Carnelian smiled at the compliment. His eye traced the curve of Osidian's throat up to his chin, over his lips up to the beautiful jutting of his nose. In the gloom his birthmark was like an open eye.
The sun was rifling down its rays, wilting Carnelian with the onslaught. He craved release from his tunic, lusting after the wind's cold caress. But he did not even loosen it, fearing for his skin.
His head and shoulders cooled. He looked up, through his fingers, expecting to see some cloud momentarily blinding the sun. Instead, the burning eye was impaling itself on the Pillar's black spear. As Carnelian watched, the sun melted away till there was only a smouldering rind, then that too went out and the Pillar was holding up a smooth blue sky.
'Look,' cried Osidian below him.
Clinging hard, Carnelian dared to look down the Pillar's craggy narrowing plunge into the ground. Its shadow was beginning to creep out over the Yden. He closed his eyes, hugged the rock, rejoicing at their deliverance from the burning tyranny of the sun.
His rejoicing was short-lived. The wind blowing up from the Yden abated until it became a gentle breeze. It grew steadily colder until he was pressing himself against the rock to suck up what he could of its fading heat.
Down they climbed and ever down, the passage of time measured by the Pillar's shadow-creep over the Yden.
Carnelian felt it coming like a tidal wave. He looked south and saw the black horn of its crescent. He stopped for a moment watching as shadow engulfed the Sacred Wall, a coomb at a time.
Osidian came scrabbling up towards him. 'I have miscalculated.' His eyes squeezed almost closed with each pant. He shook his head, swallowed. 'We will not make the Yden.'
Garnelian looked down. The Yden had become an immense garment of trees. Its air clung to him like sweat. Its further edge tattered into glimmering emerald water that was eventually hemmed by Skymere blue. Strange buildings were sewn here and there like buttons. It did not seem that far away.
'It is,' said Osidian, as if he had heard his thoughts. He looked up, judging whether they could make the climb back to the last cave.
There must be some place further down,' said Carnelian.

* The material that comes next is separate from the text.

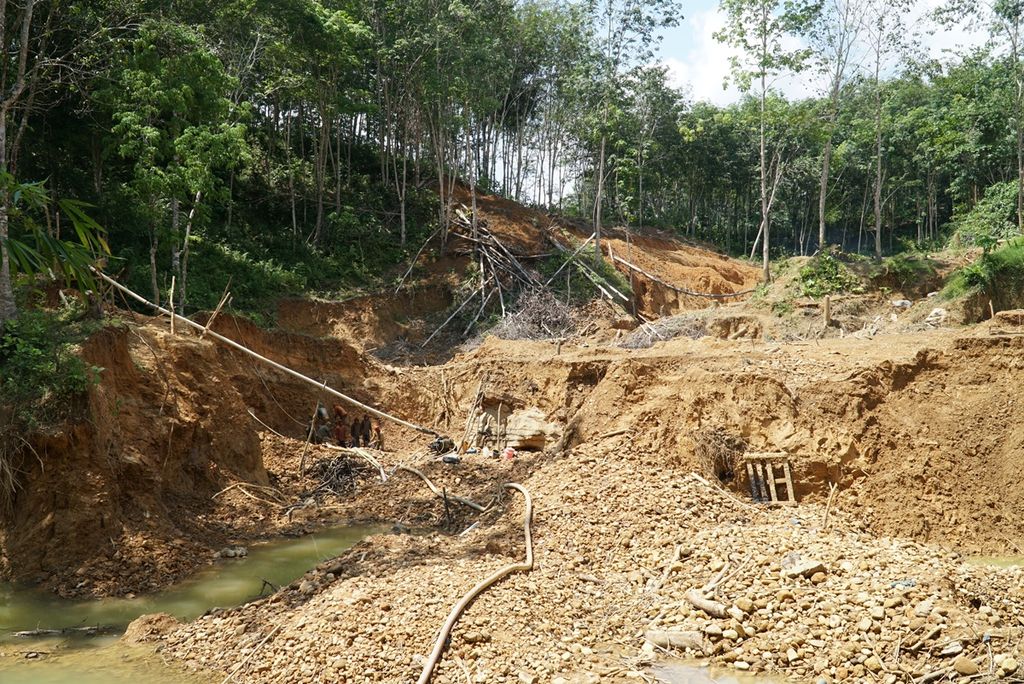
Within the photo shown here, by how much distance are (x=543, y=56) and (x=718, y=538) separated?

Osidian made a face. There is, but it will not be to your taste.'
'Why not?'
Osidian shook his head. There is no time for discussion. You will see.' In the east, the Pillar shadow was already fumbling at the Sacred Wall. 'If we do not get to where we are going before nightfall, we shall either have to spend the night here,' he indicated the windswept wall of stone, 'or risk stumbling down, blind.'
They hurried on, Osidian leading them down into the thickening humid air. The shadow of the Sacred Wall washed over them and began rippling off towards the east. It seemed no time at all before it had covered the Yden and was pouring its ink into the lake. Carnelian reached the bottom of one long ladder to see the shadow lapping against the faraway wall, then fill the crater up to the very brim with darkness. All the light they had then came from the sky. As flames engulfed it, Carnelian began to notice movements out of the corner of his eye. Monstrous shapes lurked here and there in the crevicing Pillar rock. He saw a pickaxe head lifting and, hearing a flapping, turned to see enormous bat-wings opening and folding back.
He caught up with Osidian and grabbed his arm.
'Gods' blood,' cried Osidian.
The air rustled and squealed. The monsters shifted round them. Carnelian came to a halt as Osidian hugged him back against the stone.